UN Resident Coordinator Mr. Andrew Cox, Heads of Agencies, Members of the UN Family.

I thank you all for inviting me to this event marking this year’s UN Day.

I would like to congratulate and convey my best wishes to the Secretary General and all members of the United Nations family.

Maldives joined the United Nations just 25 days after its independence on 21 September 1965 and is one of the earliest Small Island Developing States (SIDS) to join the United Nations.

On the 45th Anniversary of our joining the United Nations, on 21 September this year, I was fortunate to address the United Nations General Assembly. I was able to report to the UNGA, the achievements and challenges facing Maldives in the achievement of the Millennium Development Goals.

We have come a long ways from that September 45 years ago in New York when the UN Security Council debated on the viability of small member states and whether smaller states like the Maldives and Singapore could contribute effectively to the objectives of the United Nations.

Throughout the years, our foreign policy practice has always sought to maintain and promote the core values of respect and understanding in the peaceful resolution of all major disputes.

Our achievements in reaching the MDGs has placed us on the road to become a Middle Income Country starting next year.

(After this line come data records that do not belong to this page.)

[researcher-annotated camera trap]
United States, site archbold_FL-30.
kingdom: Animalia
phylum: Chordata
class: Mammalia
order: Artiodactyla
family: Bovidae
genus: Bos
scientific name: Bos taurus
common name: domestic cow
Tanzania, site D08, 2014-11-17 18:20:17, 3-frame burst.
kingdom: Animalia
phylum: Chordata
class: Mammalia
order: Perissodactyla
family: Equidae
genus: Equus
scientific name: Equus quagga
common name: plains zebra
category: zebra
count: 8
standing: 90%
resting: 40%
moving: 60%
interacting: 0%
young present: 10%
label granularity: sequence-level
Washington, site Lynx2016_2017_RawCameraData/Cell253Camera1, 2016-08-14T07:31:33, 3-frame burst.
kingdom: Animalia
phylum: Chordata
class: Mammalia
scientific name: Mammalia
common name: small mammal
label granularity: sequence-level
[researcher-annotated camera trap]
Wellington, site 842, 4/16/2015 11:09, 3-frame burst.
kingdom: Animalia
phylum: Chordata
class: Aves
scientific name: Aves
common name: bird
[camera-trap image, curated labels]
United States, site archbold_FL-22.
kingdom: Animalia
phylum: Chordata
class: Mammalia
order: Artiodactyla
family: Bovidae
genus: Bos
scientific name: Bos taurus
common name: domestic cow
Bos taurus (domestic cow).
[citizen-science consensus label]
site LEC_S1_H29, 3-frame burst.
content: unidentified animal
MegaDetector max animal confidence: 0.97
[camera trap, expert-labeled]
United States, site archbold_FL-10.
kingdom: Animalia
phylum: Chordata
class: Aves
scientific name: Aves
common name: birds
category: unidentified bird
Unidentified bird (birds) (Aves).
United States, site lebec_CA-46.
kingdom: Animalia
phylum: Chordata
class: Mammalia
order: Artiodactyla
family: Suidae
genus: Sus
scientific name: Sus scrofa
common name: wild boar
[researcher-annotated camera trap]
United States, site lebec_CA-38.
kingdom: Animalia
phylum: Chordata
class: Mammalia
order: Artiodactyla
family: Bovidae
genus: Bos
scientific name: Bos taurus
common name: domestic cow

Every succcessful achievement throws new challenges in the path. Becoming a MIC poses its own issues related to resource mobilisation and development priorities. We will no longer be eligible to some of the grant funding that we received previously. At the same time, we face new developmental challenges and priorities which include social protection and climate change.

The transition to a democratic system had begun with the adoption of the new constitution, the establishement of new democratic institutions and the holding of free and fair elections. None of these achievements would have been possible without the support of the United Nations.

The path to democracy and development are fraught with risks and challenges. Similarly, in the development of democracy and civil society, competitive politics, free elections and guaranteed human rights have produced a coalition government and a parliament controlled by the opposition. The real test of our democracy would be for all of us, government and opposition alike to overcome partisan divisions and work in the best interests of the pople and the nation.

Today, the achievement or non achievement of the remaining MDGs, the consolidation of democracy, the establishment of a safe and protective environment for the most vulnerable of our citizens, and the creation of a modern liberal Islamic state are all being articulated by the competing powerful forces in the political, economic and social arenas. The challenge remains for the international community and friends of Maldives to stay engaged, focused and committed to prevent breakdown and to smoothen these transitions.

We are happy to note, that the General Assembly adopted a resolution entitled “smooth transition strategy for countries graduating from the list of least developed countries”, promising the graduating countries of a smooth transition strategy. All the graduating LDCs would now be eligible for this smooth transition strategy.

However, there is no alternative to a strong civil society and national institutions. We are satisfied that the new UN Development Framework reflects the priorities in the National Strategic Action Plan.

In my statement to the UN General Assembly I called for a special status for the SIDS and to establish specific indicators for monitoring their development. Perhaps we could begin to show the way to other SIDS by starting this work here in the Maldives. This will require us to develop additional indicators of vulnerability due to our small size coupled with extreme vulnerability to climate change.

The increased frequency of natural disasters globally and the tangible effects of Climate Change at home is felt in the every day lives of the Maldivian people. One of the key contributions by the Maldives on environmental and climate change front has been the creation of the “Alliance of Small Island States (AOSIS)”, by the historic Small States Conference on Sea Level Rise in Male’, Maldives on 1989. Today, AOSIS is at the forefront of the environmental diplomacy and climate change negotiations.

The Maldives is concerned that climate change poses an immediate and far-reaching threat to people and communities around the world and furthermore poses serious implications for the full enjoyment of our basic human rights. Climate change requires more enhanced global governance mechanisms. We need increased engagement of the UN in fast-tracking the UNFCCC and getting a legally binding agreement on emissions reductions. At present the UNFCCC processes seems to have slowed down and this has contributed towards undermining the confidence of the global public in the institutions of multilateralism.

The Maldives believes that it possess the political will and the capacity to be an important partner within the international community. Our government shall steadfastly continue in promoting internationalism and multilateralism as the fundamental cornerstones of our international outlook.

I am confident that the Maldives shall remain committed to and engaged in further strengthening the United Nations system so that together we can address all challenges, present and future, and build a better world. Congratulations and felicitations to the United Nations family on this happy occasion.